More recently, Harris completed a 10 year durational work, Cry of the Third Eye - a new opera film in Three Acts documents the effects of gentrification on four generations of my family in a historically Black neighborhood in Texas. This work demonstrates that although our physical land and environments are constantly being traded, stolen and destroyed right from under us, the preternatural ability of Black and Indigenous legacy to survive, adapt and transform is exceptionally more complex than what can be perceived by logic.
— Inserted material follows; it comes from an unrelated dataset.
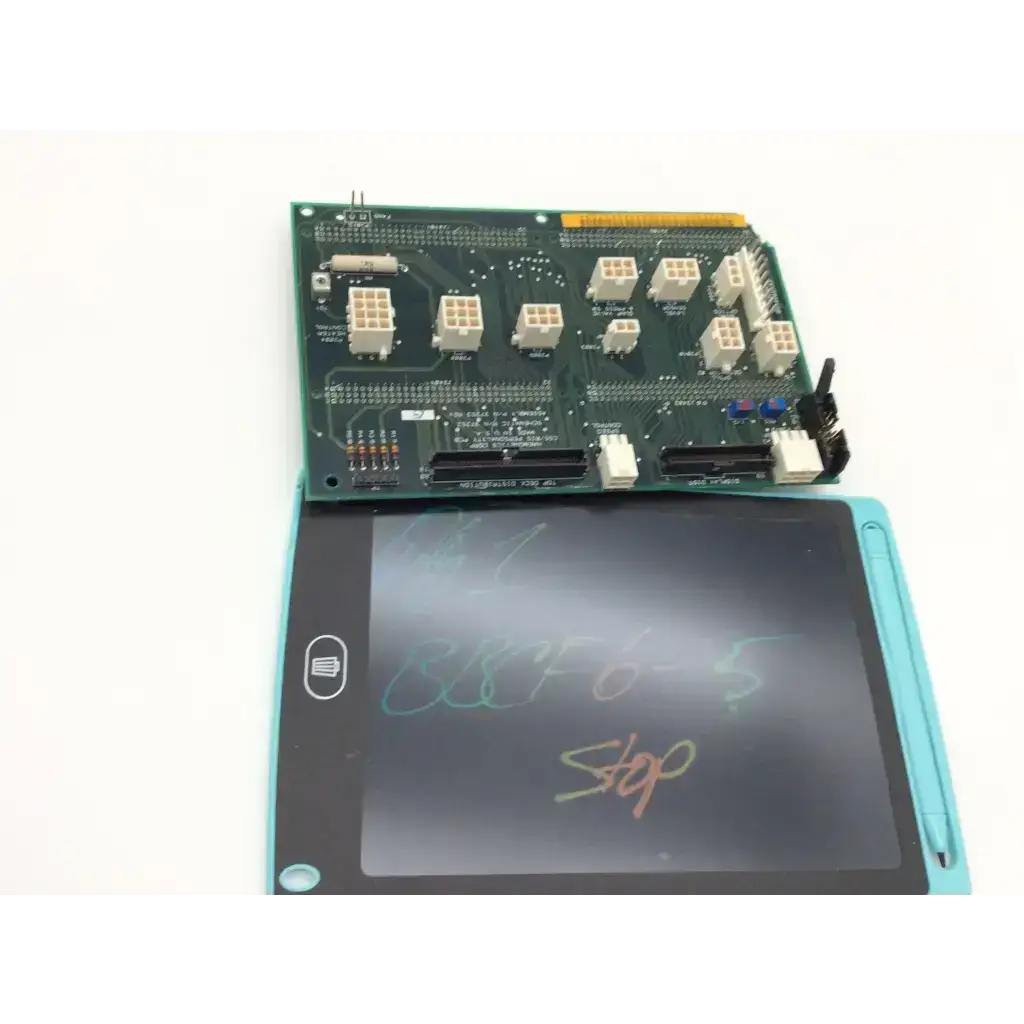 Haemonetics Corp. PCB SCHEMATIC P/N 37252 Board - Medical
It points to tenants consistently prevalent in Wormsley’s film The Children of Nan, that the most advanced archives of civilization and creation are embedded within the technology of Blackness, Black womanhood and evidently DNA.
Local Keynote Speaker: Dr. Ellamaria Ray
Talk: Friday, August 13
2:00pm MST at RedLine Contemporary Art Center
Ellamaria Ray hungers for the day when people, particularly Black people, can walk fully self-expressed, creatively manifesting their unique brilliance while sculpting multiple empowering futures. As a professor of Africana studies and humanistic anthropology, a student of the Jamaican Rastafari movement, and a performing and interdisciplinary visual artist, Ray looks at humanity from intersectional lenses to tease out a deeper understanding of our complex experience. Ethnographic data, literature, and visual art are her foundational tools.
Ray earned a B.A. from Colorado College and an M.A. and Ph.D. in Anthropology from Johns Hopkins University. She has studied figurative and conceptual ceramic sculpture independently with Arthur González. She has taken sculpture classes from Jean Van Keuren (Davis Arts Center), Arnold Zimmerman (Anderson Ranch Arts Center, Snowmass, Colorado), Gayla Lemke, and Barry Rose (Art Students League of Denver). Marie EvB Gibbons (Marie EvB Gibbons Studio) played a pivotal role in Ray’s ceramic development.
Ray’s early sojourns led her to Cortona, Italy, as an artist-in-residence for the University of Georgia’s Study Abroad Program. Fellowships from the University of California, Davis, and Colorado College allowed her to analyze her Rastafari ethnographic data, explore their decolonizing diasporic philosophy and create several bodies of artwork that highlighted their Africanity. Fieldwork took her to Jamaica, Botswana, and the midwestern and southern United States. Always, she seeks the African roots of contemporary diasporic African cultural manifestations. Currently, she is creating a body of ceramic quilts that privilege Octavia E. Butler’s literary legacy. This body of work will serve as a portal through which viewers can witness how Butler insisted on putting people of color in the future while masterfully weaving connective tissue between issues of identity, racism, classism, gender, ageism, and ableism in time and space.
As an anthropologist, artist and educator, she strives to teach and understand the complex vision diasporic Africans create for themselves and all of humanity as we walk even further into the twenty-first century.